Przyjęcie urodzinowe rozpoczęło się o godzinie 16:00. Po krótkim przywitaniu przybyłych gości oraz przypomnieniu genezy postaci Kubusia Puchatka, dzieci z pełnym szacunkiem złożyły przyniesione prezenty, pod Kubusiowym Drzewem. Wśród podarków przeważały przepięknie zdobione beczułki z miodem, wykonane różną techniką, laurki z życzeniami oraz przyjaciele Kubusia. Nie zabrakło również okazałego tortu ze styropianu. Pomysłowość oraz fantazja dzieci podczas wykonywania prezentów przerosła oczekiwania bibliotekarek – mówi dyrektor MiPBP Małgorzata Szczygielska.
Gdy „formalnościom” stało się zadość, urodzinowi goście zostali zaproszeni do zabawy. Dzieci przystrojone w kolorowe, kartonowe czapeczki bawiły się w trzech grupach wspólnie z bibliotekarkami. Każda grupa miała swoją nazwę: tygryski, prosiaczki i kangurki. Konkurencje były, rzecz jasna, rodem z przygód Kubusia. Tygryski wykazały na przykład niespożytą energię, kiedy to leżąc na ręczniku musiały odpychać się rękami od podłogi i w ten sposób jak najszybciej przekroczyć metę. Kangurki i prosiaczki spożywały na czas przez słomkę rozpuszczony miodek. Nieco kłopotu przysporzyło chrupanie marchewek i jabłek, gdyż urodzinowym gościom w wieku od 4 do 9 lat ruszały się mleczne zęby.
Podczas urodzin nie zapomniano o ogólnopolskiej akcji „Cała Polska czyta dzieciom”, w którą nasza placówka angażuje się od samego początku jej ogłoszenia.

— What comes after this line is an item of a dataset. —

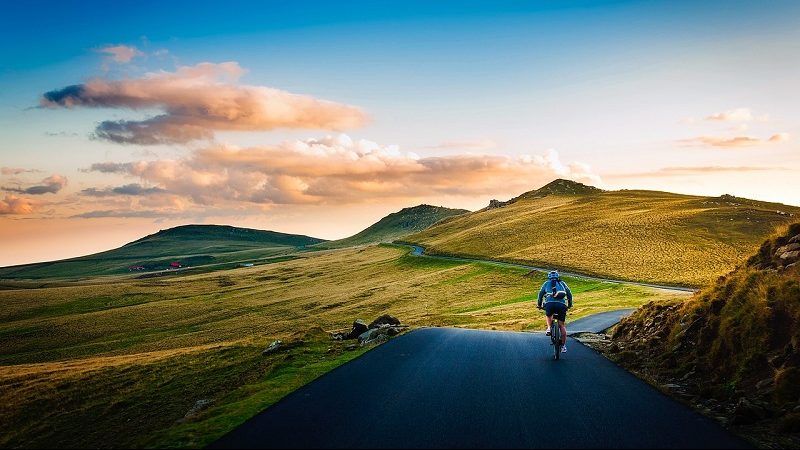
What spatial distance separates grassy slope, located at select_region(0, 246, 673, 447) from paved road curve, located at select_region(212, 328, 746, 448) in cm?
232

Dlatego, oprócz wielu zabaw i konkurencji prawie sportowych przygotowano dla gości Kubusia głośnie czytanie jego przygód. Fragmenty opowiadania A. A. Milne przeczytały bibliotekarki, za co zostały nagrodzone brawami dzieci – dodaje M. Szczygielska.
Torty przyozdobione 79 świeczkami ufundowało Rafako SA. Przed konsumpcją było odśpiewane gromkie „100 lat”. W tym roku po raz pierwszy śpiewy te usłyszał sam solenizant, który ku ogromnemu zaskoczeniu dzieci, zawitał do książnicy przy ul. Kasprowicza i na dodatek obdarował je słodyczami ufundowanymi przez Mieszko SA.